Simbabwe hat wenig Grund zum Feiern
30 Jahre nach der Unabhängigkeit ist aus dem einstigen Vorzeigestaat ein Problemkind geworden
1980 verblüffte der »radikale Marxist« Robert Mugabe seine Kritiker im Westen. Mit seiner Politik der Aussöhnung und einer zurückhaltenden Wirtschaftspolitik galt er bald als Hoffnungsträger einer pragmatischen postkolonialen Entwicklung. Konflikte zwischen seiner Afrikanischen Nationalunion Simbabwes ZANU (PF) und der rivalisierenden Afrikanischen Volksunion (ZAPU) eskalierten jedoch in Matabeland im Westen des Landes. Mugabes Truppen gingen dort brutal gegen die Bevölkerung vor, Tausende von Menschen wurden getötet.
1987 schien dieser Konflikt mit der Vereinigung von ZANU und ZAPU überwunden. Der Prozess des Nationenaufbaus machte bis Mitte der 90er Jahre Fortschritte, das Land erwarb sich Respekt und Ansehen. Mugabe konnte jedoch die Gratwanderung zwischen proklamierten »sozialistischen« Zielen und den Zwängen einer Politik wirtschaftlicher Stabilität nicht durchhalten. Ökonomische Realitäten ließen ihm immer weniger Spielraum, ein Strukturanpassungsprogramm von Weltbank und Internationalem Währungsfonds zwang zur Kürzung von Sozialleistungen. Die für Simbabwe sehr wichtige Landreform war ungenügend vorbereitet, schlecht organisiert und blieb in ihren Anfängen stecken.

## Lernmaterial
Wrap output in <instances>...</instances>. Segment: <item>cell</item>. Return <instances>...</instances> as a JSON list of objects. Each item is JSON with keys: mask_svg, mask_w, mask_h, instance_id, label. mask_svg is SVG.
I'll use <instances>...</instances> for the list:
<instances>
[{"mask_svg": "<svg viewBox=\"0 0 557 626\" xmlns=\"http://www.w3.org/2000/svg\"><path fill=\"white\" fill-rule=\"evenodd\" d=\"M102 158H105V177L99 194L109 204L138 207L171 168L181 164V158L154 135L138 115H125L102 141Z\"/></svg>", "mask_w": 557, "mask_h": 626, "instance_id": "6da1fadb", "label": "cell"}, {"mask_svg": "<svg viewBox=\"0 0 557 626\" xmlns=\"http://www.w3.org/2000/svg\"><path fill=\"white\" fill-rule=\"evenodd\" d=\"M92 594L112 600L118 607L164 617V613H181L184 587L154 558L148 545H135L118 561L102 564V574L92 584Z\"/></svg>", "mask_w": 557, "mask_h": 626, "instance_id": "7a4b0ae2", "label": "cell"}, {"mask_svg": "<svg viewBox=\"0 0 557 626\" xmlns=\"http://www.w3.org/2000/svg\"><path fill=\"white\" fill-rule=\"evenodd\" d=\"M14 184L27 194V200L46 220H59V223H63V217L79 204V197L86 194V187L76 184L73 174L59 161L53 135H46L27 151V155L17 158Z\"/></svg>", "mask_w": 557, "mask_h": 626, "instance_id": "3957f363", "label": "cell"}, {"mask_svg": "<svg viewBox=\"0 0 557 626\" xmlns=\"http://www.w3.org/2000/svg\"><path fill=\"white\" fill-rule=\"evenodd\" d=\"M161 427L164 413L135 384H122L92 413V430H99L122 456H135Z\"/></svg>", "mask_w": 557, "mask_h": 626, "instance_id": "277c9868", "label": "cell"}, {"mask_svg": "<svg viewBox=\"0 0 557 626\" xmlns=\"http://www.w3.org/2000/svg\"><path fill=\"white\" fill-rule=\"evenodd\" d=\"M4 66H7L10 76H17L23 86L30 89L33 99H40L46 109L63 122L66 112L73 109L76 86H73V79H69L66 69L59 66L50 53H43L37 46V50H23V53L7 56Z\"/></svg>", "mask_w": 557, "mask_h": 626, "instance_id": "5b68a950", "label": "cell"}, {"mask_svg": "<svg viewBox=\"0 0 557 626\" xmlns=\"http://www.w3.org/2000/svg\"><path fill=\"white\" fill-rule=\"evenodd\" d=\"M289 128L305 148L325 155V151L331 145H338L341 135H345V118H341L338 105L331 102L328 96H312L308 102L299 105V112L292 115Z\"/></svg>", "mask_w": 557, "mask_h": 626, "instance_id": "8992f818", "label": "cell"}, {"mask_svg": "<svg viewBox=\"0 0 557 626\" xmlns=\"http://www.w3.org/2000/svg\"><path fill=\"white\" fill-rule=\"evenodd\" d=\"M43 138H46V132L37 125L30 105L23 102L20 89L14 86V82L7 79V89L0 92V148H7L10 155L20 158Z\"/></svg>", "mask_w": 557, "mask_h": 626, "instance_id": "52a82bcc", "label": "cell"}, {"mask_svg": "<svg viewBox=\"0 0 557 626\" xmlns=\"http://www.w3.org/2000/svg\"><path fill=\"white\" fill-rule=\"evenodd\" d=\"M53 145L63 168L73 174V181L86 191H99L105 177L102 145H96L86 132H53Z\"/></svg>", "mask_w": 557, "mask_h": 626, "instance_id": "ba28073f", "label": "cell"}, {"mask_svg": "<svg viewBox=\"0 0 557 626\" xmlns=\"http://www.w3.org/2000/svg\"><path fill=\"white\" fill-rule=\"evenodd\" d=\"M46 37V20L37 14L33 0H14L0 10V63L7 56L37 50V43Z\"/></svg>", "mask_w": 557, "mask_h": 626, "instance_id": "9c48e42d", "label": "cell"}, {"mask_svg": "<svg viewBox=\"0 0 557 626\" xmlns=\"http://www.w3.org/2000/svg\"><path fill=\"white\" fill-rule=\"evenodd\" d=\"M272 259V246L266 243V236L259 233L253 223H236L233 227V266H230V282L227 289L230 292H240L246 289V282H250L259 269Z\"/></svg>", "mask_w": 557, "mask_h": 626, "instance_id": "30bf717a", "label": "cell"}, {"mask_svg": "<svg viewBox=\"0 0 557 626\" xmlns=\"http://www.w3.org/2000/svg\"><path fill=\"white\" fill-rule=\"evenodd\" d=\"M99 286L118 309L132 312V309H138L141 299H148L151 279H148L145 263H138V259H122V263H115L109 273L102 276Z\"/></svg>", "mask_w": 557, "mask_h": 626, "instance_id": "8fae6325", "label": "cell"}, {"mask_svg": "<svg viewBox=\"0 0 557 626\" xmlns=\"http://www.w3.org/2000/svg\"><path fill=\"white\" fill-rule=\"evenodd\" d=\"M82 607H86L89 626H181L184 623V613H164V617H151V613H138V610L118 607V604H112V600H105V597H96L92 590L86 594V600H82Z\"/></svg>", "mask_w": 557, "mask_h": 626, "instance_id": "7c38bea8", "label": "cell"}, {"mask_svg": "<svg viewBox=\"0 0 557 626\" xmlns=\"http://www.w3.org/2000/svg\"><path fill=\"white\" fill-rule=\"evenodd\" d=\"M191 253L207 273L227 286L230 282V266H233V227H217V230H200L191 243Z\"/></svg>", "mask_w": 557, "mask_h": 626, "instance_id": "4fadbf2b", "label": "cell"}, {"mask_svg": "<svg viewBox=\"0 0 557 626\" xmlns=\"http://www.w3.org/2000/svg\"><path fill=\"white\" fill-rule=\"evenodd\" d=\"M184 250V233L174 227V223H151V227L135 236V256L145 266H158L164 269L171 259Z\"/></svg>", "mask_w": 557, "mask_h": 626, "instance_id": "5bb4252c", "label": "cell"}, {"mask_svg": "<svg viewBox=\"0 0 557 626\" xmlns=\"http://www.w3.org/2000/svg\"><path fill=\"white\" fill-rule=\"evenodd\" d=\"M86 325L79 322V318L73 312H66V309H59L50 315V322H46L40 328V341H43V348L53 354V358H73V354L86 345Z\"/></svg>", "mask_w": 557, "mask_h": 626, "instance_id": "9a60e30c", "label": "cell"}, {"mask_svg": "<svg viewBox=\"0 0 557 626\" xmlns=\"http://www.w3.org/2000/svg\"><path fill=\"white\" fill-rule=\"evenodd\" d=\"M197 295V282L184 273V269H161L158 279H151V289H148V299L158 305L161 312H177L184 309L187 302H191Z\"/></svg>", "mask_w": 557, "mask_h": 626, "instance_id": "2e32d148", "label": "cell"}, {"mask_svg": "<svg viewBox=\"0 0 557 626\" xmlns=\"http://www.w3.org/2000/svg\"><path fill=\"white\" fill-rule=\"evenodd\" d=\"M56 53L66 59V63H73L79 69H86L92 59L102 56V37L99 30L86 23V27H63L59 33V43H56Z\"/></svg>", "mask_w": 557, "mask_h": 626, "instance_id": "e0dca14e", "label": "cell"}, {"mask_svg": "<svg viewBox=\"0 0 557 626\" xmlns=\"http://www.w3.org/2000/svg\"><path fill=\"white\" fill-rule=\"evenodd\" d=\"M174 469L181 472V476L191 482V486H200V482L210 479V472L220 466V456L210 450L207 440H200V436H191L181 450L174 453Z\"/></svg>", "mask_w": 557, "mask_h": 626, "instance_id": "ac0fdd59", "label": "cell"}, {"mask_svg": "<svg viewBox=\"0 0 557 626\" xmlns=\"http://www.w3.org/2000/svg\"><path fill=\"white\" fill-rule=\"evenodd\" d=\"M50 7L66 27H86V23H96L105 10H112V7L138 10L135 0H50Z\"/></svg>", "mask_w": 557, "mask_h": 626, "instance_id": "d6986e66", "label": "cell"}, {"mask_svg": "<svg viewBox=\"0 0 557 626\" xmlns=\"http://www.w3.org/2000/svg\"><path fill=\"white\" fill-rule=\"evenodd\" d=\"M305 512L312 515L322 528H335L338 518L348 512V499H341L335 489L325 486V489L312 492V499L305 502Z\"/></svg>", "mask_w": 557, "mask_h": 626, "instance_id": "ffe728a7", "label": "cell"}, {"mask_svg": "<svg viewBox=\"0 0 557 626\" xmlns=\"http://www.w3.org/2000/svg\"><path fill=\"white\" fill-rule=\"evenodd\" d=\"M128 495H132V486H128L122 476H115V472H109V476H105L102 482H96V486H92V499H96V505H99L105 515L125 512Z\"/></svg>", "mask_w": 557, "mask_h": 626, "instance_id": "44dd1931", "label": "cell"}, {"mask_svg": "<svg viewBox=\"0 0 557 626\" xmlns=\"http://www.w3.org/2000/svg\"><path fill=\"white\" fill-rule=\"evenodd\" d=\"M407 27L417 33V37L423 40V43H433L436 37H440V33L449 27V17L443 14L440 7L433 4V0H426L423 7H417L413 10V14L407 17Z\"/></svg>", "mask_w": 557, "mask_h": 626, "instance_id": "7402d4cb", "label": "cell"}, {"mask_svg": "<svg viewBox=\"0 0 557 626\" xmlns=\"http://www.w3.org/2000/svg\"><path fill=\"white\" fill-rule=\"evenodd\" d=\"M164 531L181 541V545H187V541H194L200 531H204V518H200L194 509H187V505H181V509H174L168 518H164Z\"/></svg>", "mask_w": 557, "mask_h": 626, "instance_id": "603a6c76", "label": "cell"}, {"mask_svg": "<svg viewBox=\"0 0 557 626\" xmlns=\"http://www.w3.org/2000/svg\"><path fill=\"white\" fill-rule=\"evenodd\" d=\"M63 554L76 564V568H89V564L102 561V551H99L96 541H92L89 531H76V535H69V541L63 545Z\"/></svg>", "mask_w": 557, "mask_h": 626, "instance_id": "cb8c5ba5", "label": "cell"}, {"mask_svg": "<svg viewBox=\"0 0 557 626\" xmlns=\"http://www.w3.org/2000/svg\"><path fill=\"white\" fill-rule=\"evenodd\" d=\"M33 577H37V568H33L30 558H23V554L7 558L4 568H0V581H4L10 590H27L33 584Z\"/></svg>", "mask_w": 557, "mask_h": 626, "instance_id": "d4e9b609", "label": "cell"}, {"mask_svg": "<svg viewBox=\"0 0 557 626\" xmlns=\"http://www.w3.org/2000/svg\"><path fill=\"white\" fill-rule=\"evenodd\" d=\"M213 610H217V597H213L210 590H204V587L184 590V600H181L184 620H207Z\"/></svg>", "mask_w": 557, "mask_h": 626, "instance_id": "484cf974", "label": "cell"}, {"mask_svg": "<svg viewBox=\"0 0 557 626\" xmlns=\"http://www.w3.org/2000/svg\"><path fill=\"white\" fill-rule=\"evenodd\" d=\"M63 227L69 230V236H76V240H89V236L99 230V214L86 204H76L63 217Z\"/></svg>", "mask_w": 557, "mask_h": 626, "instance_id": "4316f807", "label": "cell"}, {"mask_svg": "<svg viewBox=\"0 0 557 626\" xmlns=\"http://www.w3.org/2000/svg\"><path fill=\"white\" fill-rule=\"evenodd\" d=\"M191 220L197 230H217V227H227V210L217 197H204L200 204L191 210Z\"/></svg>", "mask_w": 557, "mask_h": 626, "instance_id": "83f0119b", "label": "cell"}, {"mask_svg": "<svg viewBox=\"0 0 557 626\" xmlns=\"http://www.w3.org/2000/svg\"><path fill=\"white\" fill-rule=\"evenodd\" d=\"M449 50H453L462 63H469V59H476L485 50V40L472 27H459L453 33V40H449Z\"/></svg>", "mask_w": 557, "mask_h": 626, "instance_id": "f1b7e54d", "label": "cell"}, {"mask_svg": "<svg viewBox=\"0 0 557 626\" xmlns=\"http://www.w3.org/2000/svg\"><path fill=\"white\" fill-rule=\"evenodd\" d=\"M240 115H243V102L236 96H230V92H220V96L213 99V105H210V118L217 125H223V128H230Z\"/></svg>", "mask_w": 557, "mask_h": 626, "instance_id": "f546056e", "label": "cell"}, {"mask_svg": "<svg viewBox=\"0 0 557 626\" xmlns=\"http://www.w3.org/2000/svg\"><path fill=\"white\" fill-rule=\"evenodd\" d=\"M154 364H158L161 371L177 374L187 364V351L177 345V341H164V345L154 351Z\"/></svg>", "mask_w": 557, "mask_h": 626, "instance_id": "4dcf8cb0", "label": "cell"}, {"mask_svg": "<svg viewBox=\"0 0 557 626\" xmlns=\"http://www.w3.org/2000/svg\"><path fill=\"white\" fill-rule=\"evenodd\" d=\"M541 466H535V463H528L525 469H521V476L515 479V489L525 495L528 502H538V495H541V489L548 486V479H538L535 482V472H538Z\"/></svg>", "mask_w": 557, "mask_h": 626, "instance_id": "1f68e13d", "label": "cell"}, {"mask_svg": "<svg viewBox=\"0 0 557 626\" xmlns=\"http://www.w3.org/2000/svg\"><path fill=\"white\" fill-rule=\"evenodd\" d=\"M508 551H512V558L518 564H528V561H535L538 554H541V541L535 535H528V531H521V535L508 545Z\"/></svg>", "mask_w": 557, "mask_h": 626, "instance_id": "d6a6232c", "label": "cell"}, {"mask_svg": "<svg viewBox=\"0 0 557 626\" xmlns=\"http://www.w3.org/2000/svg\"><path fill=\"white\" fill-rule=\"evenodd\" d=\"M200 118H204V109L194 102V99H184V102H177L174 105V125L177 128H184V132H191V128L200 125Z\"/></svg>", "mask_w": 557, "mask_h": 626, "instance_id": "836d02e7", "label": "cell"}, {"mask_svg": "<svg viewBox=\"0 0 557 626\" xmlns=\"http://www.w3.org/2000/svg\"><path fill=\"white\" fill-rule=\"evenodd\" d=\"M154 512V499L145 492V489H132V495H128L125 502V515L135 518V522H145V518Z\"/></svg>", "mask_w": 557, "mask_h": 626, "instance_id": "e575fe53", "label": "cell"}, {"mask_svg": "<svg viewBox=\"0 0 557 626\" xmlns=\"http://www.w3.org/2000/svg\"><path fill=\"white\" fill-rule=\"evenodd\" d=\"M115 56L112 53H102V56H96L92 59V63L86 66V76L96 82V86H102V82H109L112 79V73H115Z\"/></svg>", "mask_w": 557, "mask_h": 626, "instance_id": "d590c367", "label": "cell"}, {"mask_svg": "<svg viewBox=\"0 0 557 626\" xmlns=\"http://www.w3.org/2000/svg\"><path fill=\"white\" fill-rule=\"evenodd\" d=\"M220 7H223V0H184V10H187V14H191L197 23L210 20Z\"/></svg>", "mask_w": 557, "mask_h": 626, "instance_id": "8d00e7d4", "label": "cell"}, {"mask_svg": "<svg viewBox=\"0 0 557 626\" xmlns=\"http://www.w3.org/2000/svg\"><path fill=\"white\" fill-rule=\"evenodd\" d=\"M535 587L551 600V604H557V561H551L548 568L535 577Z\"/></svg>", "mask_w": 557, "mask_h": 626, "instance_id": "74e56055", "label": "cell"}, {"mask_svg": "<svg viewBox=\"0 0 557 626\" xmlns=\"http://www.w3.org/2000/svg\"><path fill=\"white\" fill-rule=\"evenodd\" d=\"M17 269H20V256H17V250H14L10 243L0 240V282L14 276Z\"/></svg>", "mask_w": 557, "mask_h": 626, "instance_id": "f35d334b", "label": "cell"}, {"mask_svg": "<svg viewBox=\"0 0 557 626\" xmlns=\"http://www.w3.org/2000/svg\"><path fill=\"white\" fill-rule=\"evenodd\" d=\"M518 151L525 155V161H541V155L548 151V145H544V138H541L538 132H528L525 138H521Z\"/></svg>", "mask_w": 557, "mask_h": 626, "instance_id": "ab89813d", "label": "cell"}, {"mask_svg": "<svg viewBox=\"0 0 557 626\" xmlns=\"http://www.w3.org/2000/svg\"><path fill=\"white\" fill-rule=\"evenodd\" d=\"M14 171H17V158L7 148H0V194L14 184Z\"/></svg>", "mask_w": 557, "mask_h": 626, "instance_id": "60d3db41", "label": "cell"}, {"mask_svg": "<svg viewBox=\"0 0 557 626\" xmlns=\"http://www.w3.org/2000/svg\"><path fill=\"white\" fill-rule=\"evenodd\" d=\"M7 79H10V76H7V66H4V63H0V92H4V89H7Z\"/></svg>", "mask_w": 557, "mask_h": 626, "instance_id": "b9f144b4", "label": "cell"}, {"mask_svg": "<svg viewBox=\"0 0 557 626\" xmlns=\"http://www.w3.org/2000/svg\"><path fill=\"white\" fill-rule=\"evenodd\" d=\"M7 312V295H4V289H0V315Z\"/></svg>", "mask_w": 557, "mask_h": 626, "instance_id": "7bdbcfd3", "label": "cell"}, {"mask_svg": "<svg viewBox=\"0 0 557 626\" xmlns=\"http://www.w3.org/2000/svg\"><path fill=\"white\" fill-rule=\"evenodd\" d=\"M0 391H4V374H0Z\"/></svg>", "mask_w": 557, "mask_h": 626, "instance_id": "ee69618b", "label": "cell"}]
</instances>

## Aufgabe 1
In welchem Jahr schien laut dem Text über Simbabwe der Konflikt zwischen ZANU und ZAPU überwunden, und wodurch?
## Aufgabe 2
Erkläre mit dem Text über Simbabwe, warum Mugabe nach 1980 bald als Hoffnungsträger galt.
## Aufgabe 3
Zähle alle Mängel der Landreform auf, die der Text über Simbabwe nennt.

## Antwortfeld 1
1987, durch die Vereinigung von ZANU und ZAPU.

## Antwortfeld 2
Mit seiner Politik der Aussöhnung und einer zurückhaltenden Wirtschaftspolitik überraschte er seine Kritiker im Westen. Deshalb galt er als Hoffnungsträger einer pragmatischen postkolonialen Entwicklung.

## Antwortfeld 3
- ungenügend vorbereitet
- schlecht organisiert
- blieb in ihren Anfängen stecken